# ENTRIES SHOWN
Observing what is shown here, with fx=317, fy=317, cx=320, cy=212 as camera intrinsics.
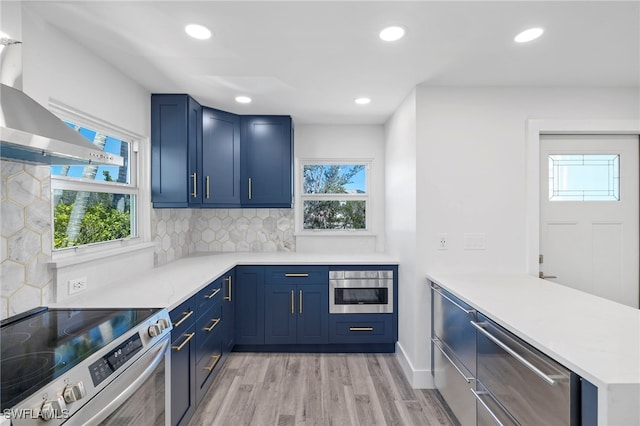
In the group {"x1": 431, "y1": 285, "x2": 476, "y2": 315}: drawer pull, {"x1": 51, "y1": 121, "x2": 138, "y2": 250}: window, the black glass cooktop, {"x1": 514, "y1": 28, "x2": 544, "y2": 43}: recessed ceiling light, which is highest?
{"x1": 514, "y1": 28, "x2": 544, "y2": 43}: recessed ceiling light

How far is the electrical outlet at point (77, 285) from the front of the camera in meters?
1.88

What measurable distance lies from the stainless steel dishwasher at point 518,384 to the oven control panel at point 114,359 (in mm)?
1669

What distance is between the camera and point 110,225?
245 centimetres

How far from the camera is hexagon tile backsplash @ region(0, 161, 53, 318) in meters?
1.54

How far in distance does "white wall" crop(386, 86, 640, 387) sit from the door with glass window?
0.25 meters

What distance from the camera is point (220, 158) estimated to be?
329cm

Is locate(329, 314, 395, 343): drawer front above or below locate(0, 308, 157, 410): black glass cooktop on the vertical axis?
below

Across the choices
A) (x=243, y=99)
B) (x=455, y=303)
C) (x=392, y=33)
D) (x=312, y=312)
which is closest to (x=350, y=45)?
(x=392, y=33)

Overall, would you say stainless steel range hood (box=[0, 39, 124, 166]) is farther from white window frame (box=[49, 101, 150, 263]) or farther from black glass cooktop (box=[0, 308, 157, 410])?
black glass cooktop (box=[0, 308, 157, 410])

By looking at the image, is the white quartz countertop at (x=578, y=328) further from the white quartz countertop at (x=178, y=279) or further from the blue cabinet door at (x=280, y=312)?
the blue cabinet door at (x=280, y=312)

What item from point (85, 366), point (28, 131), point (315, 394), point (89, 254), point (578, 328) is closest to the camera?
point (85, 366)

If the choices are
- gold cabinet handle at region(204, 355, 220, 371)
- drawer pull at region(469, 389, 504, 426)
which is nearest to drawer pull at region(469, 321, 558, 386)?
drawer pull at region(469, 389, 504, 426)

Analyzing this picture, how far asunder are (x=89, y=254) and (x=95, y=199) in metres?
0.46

---

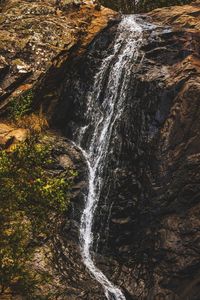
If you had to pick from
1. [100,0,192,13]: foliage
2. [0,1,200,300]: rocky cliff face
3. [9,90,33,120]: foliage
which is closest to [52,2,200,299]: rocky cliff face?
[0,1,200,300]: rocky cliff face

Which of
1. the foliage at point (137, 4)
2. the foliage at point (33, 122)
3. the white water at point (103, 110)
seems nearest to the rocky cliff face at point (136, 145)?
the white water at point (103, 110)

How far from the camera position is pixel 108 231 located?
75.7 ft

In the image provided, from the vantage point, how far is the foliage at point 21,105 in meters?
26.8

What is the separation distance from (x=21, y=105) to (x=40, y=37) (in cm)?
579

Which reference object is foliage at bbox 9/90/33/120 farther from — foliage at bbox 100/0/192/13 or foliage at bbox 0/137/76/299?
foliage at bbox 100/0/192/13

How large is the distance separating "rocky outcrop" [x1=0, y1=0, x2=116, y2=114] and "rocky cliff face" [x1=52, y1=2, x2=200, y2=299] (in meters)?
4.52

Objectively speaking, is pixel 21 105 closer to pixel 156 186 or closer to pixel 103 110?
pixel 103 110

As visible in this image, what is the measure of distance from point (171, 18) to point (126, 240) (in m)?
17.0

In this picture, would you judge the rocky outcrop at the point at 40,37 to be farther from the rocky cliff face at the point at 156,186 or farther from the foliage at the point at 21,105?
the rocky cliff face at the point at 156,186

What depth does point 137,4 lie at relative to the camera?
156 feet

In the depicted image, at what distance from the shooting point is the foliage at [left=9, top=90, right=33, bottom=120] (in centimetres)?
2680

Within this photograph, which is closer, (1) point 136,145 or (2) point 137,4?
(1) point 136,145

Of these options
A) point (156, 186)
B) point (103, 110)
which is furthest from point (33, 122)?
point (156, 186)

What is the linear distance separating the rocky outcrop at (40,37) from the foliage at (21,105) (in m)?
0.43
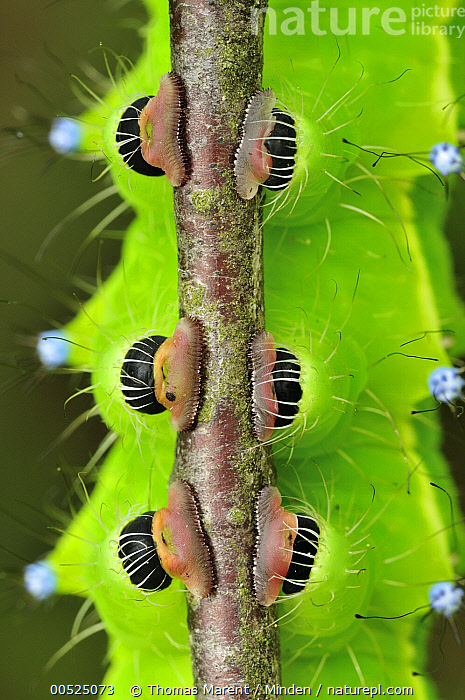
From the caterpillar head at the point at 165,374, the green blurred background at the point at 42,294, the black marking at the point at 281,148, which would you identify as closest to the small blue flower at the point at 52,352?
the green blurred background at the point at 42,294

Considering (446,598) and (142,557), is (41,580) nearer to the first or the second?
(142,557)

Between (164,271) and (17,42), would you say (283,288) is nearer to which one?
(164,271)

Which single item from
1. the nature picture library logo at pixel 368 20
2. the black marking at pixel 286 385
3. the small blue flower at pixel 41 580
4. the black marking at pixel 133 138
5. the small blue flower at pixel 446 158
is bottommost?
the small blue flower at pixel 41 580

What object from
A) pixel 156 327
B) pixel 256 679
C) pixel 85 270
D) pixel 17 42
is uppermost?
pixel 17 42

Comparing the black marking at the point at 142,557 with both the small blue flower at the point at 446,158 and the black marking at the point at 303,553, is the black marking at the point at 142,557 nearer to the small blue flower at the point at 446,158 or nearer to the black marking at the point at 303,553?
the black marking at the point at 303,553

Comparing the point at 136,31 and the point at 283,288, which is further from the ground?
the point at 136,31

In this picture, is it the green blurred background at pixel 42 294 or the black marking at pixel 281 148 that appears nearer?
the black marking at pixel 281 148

# WHAT YOU WILL DO
Extract each line from the entries above that contains the word "green", treating uppercase and lowercase letters as distinct.

# SOLVED EXERCISE
From the caterpillar head at the point at 165,374, the green blurred background at the point at 42,294, the black marking at the point at 281,148, which would you identify as closest to the small blue flower at the point at 52,352?
the green blurred background at the point at 42,294
In this picture, is it the green blurred background at pixel 42 294 or the black marking at pixel 281 148 that appears nearer?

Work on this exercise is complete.